Furthermore I am returning the novelty condom and tobacco products catalogue, as my motto is "reduce, reuse, recycle", and feel it could be put to better use elsewhere. Since I do not speak in any tongues other than those my mother taught me (which I understand well enough) I am also returning the sample lesson from your course "Understand the Tongues You Speak In 30 Days".
I am unable to contribute to your, "Brother McSpackle to Heaven in '2010" campaign as all the mission has of any worldly value is the annual honey harvest from our bee-hives. Since these were invaded by killer bees last fall production has dropped off dramatically, though since we have fewer sisters to feed because of the bee-stings it has balanced out nicely.

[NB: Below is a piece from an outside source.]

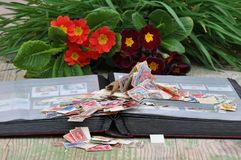 Stamp album with pile of stamps. Pile of stamps collection on opened album with colored natural background stock image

I can send you a bottle of killer bees if that will help.
While I have little of this world's goods to offer, I humbly share what I have. I saw a corn pone snake in the back yard this afternoon, and if you are lacking one of your very own I will attempt to capture this one and send it to you. Sister Sysiphis succumbed from the bite of this very snake last summer, but I suspect she was more than usually suspectible to its venom. You may not have the same sensitivity, or if you have, you could probably afford medical treatment.
I hope you are not offended by my unresponsiveness, and I will continue to pray for your infernal soul, in the hopes of rescuing you yet from the clutches of fundamental Elvisism.
Respectfully yours,
Sister Anne, Mother Superior,
The Mystical Light Mission
Funk’s Inlet, B.C.
Thursday, February 5, 2009
The Mayor's Wives
About 10 years ago his 'old' wife, the one we used to call Her Ladyship the Cow, rowed out to the middle of the Inlet to dump her garbage and somehow got the electric cord of the derelict vacuum she was consigning to the briny deep entangled around her leg. She lobbed the vacuum overboard and, much to her surprise I’m sure, soon followed. They never found the body but one of the great whites doing laps in the Inlet died promptly thereafter, and since human flesh is supposed to be poisonous to sharks the coroner opened it up and found it had snacked on Her Ladyship and her Hoover and had not lived to tell the tale. Probably the only great white shark in history stuffed into a coffin and given a Christian burial!
Anyway this left His Lordship, Peter J. Pecksniff, the most eligible bachelor in town and from what I heard from Mama at the time there was quite a competition among the single girls as to who would land him.
Dot was one of the cooks up at the Ballyhack Logging Camp no. 3. She was a lower Mainland girl who’d been lured up to Funky by the camp bookkeeper. When he was caught doctoring the books a few weeks later and fired she was stranded without a ride home from the party. She couldn't actually cook, and she was, well (to be frank), a little sharp and scrawny to appeal to the red-blooded boys up in camp. She came down to Funky and opened up a typing service, Hiz 'onor eventually needed a letter typed and the rest is history.
Anyway, she takes her position a bit seriously and is the self-appointed social trend-setter in Funky, (i.e. she thinks she's one of the Kennedy wives'.) Well, since I'm back from "outside" she's decided I may have social 'possibilities' and thus I have been invited to tea this coming Friday. I’ll try not to disgrace myself! Will let you know how it goes.